Yes, I am an adventurer and traveller at heart and I hope in a few years to go travelling with my family on a sailing boat. I bought a Nicholson 43 ten days ago. In the future I want to take people across the Atlantic with me as a business. I will work with the boat for five years and then we take off with the family. I want to keep doing this but to have a business, a property for the future as if this ended tomorrow I would have nothing.

What’s your group, your race within the race?

I really don’t know because the Vendée Globe is so, so long. There are people who are quick racing in the bay. I really want to be with the quickest daggerboard boats, V&B, Banque Populaire, Jean Le Cam, Damien Seguin. And I think we can beat some foilers too depending. I want to be up with the Giancarlo (Pedote), Fabrice Amedeo, Cali (Arnaud Boissières). I want to be in that match. I crossed the Atlantic five times on the boat already, the boat is ready. We know the boat perfectly. When you do a project for four years you want to do as many races and train as much as possible.

What is your relationship, a tool for the job or a dear friend?

It is not a tool, I have a great relationship with it but it is not like Superbigou. I have not worked every day as my own technician like I did on that boat so it is a different project. And the boat is already for sale and so I will race a boat which is for sale around the world and I guess that is a different relationship. I have close connection, it is a friend who I talk to all the time. And nearly always nicely!

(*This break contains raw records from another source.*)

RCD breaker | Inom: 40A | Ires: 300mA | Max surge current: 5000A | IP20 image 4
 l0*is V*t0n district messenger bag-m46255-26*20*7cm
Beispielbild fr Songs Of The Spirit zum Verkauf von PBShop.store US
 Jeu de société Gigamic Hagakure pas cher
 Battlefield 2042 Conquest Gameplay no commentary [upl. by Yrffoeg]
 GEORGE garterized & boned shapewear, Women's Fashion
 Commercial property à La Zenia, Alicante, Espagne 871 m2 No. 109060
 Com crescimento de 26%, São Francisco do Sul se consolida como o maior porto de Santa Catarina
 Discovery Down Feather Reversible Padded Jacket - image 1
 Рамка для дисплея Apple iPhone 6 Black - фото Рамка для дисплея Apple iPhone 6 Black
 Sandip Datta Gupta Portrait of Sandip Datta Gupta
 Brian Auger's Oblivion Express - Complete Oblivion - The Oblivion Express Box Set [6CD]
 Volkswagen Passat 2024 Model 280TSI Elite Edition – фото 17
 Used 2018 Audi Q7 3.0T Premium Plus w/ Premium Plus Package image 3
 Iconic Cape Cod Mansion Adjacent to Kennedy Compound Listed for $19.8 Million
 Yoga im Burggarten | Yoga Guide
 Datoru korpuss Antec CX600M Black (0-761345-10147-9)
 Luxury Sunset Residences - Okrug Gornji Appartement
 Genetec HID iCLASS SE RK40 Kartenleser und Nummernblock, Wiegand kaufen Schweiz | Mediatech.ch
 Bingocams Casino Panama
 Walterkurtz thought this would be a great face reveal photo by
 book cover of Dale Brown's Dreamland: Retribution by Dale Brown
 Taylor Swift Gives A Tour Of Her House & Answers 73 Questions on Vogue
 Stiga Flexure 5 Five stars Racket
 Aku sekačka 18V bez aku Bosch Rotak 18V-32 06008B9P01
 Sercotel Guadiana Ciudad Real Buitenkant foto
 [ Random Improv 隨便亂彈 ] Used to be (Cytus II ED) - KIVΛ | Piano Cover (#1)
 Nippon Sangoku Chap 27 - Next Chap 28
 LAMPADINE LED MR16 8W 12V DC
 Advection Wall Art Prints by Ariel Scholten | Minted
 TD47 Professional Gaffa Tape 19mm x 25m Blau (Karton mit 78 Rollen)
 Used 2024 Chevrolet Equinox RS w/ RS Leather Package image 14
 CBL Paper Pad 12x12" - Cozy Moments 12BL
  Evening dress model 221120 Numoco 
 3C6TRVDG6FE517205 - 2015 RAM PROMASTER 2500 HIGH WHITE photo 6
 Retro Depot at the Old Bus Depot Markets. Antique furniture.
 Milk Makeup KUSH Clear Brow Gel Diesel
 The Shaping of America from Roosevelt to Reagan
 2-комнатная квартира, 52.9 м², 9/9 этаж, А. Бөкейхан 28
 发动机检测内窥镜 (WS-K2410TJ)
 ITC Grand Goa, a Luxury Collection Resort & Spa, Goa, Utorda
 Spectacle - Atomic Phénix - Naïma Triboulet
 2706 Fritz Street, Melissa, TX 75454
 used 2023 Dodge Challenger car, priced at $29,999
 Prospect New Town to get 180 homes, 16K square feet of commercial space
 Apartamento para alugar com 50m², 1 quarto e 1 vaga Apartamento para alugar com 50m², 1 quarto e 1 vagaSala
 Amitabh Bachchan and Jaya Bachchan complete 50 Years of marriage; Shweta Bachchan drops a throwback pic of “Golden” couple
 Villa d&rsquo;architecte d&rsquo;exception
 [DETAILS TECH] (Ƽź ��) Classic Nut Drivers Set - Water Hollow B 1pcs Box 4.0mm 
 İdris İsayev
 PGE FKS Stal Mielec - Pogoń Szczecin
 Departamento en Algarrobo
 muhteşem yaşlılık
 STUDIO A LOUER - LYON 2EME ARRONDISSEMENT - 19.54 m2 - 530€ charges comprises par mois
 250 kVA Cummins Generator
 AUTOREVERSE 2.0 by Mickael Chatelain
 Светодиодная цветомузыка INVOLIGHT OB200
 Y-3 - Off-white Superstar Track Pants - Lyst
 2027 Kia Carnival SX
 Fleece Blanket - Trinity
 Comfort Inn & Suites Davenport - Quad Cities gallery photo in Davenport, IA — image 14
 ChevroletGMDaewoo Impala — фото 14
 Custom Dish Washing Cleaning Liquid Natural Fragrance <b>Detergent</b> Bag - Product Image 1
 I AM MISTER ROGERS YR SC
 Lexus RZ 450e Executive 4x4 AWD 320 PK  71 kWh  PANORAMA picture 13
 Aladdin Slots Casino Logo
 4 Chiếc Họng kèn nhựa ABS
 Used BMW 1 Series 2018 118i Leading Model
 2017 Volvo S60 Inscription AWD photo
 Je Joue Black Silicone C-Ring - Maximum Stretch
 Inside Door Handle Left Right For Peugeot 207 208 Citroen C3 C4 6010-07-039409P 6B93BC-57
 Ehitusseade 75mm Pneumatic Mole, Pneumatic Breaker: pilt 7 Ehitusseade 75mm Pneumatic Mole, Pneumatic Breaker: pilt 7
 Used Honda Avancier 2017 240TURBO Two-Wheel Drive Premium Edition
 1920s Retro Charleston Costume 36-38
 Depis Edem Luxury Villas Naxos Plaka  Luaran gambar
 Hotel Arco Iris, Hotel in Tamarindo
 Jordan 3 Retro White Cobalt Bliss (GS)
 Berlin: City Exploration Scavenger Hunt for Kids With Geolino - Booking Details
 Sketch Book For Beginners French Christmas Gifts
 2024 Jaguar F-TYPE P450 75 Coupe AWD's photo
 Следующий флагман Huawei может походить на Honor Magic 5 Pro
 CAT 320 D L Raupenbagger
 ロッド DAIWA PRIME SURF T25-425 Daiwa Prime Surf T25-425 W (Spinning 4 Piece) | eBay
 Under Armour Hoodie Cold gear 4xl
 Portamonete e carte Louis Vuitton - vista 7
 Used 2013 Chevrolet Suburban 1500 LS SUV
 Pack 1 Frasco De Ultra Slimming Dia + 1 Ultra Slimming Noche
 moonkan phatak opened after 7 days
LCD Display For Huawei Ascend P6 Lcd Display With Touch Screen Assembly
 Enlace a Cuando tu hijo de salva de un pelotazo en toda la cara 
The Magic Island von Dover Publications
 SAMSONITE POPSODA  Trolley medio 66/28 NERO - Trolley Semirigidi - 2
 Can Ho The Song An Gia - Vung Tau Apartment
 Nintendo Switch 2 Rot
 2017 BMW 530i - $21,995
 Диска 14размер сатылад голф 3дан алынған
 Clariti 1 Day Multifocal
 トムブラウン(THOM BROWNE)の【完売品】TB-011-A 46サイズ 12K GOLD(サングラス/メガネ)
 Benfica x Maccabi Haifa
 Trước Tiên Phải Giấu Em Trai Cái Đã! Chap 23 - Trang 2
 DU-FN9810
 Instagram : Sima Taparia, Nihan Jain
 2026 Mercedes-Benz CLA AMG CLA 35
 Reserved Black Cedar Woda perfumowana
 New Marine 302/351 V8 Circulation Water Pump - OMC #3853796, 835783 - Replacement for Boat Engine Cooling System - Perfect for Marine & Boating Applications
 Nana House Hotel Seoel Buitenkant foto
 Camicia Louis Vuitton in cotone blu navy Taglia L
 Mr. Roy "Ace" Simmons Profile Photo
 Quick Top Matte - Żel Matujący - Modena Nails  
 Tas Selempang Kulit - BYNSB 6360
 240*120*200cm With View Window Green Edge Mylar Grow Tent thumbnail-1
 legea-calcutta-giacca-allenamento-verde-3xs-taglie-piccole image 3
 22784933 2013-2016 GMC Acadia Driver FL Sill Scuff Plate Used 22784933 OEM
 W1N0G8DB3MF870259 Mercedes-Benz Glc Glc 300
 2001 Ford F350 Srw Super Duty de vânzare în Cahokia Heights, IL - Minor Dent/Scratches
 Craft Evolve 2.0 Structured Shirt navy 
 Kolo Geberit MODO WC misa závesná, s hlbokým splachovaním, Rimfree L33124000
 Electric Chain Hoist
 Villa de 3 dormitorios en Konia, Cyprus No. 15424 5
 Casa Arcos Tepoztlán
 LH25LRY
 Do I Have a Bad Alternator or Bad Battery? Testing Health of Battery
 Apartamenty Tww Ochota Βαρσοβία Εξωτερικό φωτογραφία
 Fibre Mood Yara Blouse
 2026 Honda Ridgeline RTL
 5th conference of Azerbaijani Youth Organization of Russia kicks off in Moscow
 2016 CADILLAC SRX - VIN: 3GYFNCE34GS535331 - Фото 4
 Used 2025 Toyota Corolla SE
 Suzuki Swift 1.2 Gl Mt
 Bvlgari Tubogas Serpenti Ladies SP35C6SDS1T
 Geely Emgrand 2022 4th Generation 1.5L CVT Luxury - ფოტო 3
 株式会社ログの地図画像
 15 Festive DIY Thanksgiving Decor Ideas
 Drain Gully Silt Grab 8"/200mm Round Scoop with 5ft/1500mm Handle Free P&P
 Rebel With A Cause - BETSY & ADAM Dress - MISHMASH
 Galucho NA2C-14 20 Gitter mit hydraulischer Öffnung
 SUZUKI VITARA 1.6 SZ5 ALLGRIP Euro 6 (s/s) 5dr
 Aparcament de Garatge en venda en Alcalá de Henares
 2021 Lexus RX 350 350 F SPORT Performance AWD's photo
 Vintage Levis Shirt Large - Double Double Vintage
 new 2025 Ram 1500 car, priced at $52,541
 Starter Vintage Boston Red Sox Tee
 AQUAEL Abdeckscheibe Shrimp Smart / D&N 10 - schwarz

What do you take with you as spare equipment?

We will take stock again this week. It’s a bit of everything, but overall a lot of Sika and grey tape simple things! After that, there is more to it, we need hydraulic materials because we have hydraulic keel systems, the same for foils.  A bit of composite, but not a lot. In the first Vendée Globe, we took a lot of stuff but in reality, there are parts that you cannot repair on your own. Two three parts for the winches. We have two autopilots on the boat who have been there from the start. After that, it will be enough to repair the sails, sewing thread, material. The fabric cockpit protective cap is also for repairing the sails, I can cut in it, even if suddenly I would no longer have any protection! We take the minimum for the simple reason that our boat is a heavy boat. So, we want to have the lightest load. We're weighing everything, piece by piece. We try to be as light as possible.

Food question, how many days do you leave with? What weight does this represent?

It's going to be a lot lighter than last time. From memory, four years ago, we had 350 kilos. I left with 127 days food at the time. I have arrived at 105 days. I hadn't worked with a nutritionist or anything. I just went to the supermarket, I had done my shopping, and I was like "well, I'm going to eat this". When the boat crossed the finish line we checked again and it was exactly what I had calculated. So this time I'm working the same way, except that I'm leaving with 80 days, knowing that it's 80 days with three meals a day. In the Atlantic, I don't eat three but rather two, so that gives me a little margin, let's say I have 90 days of food (freeze-dried). A few bottles of water, too, because the water from the watermaker every day is still not very good! This is the same, back then I had a 1.5L bottle a day and now I have a 1L bottle every two days. It's just enjoying a good bottle of water every now and then.